By now you’ve probably noticed that Kelly Clarkson is looking particularly fit these days— and while we think she’s beautiful regardless of her size, she seems to be happy and healthy which, at the end of the day, is what’s most important.
In recent interviews, Kelly has shared that she actually hasn’t had to hit the gym to shed some pounds, but has been eating clean (and drinking wine) instead— and she credits a book by Dr. Steven R. Gundry for keeping her on track.
“I literally read this book, and I did it for this autoimmune disease that I had and I had a thyroid issue, and now all my levels are back up. I’m not on medicine anymore because of this book” she said in an interview. “It’s basically about how we cook our food, non-GMO, no pesticides, eating really organic.”
Enter: “The Plant Paradox: The Hidden Dangers in Healthy Foods That Cause Disease and Weight Gain.”
The title is a mouthful, but the contents are what Kelly says helped her understand what she’s putting in her body. According to the book’s listing, author Dr. Steven R. Gundry, a renowned cardiologist, uses the book to uncover the truth about plants and how some are actually made to “defend themselves from being consumed by humans.”

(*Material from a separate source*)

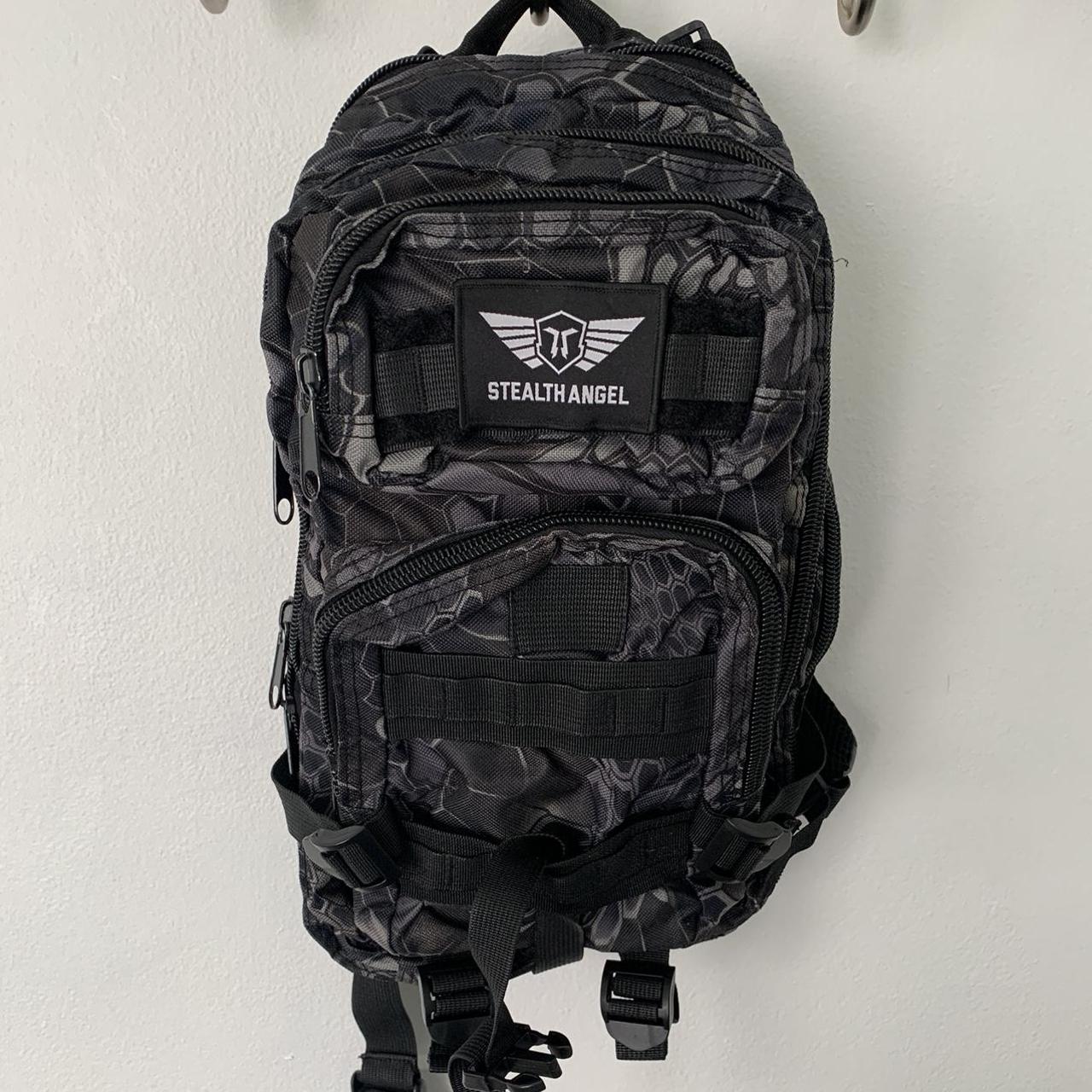 Stealth hotsell angel backpack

From gluten to lectins, the book teaches you about the things that are actually happening inside your body when you consume certain foods and how you can make small (and realistic) changes in your daily diet that will result in weight loss and overall better health.
As a sneak peek, here are a few of the hacks Dr. Gundry shares in the book:
- Peel your veggies. Most of the lectins are contained in the skin and seeds of plants; simply peeling and de-seeding vegetables (like tomatoes and peppers) reduces their lectin content.
- Shop for fruit in season. Fruit contain fewer lectins when ripe, so eating apples, berries, and other lectin-containing fruits at the peak of ripeness helps minimize your lectin consumption.
- Swap your brown rice for white. Whole grains and seeds with hard outer coatings are designed by nature to cause digestive distress—and are full of lectins.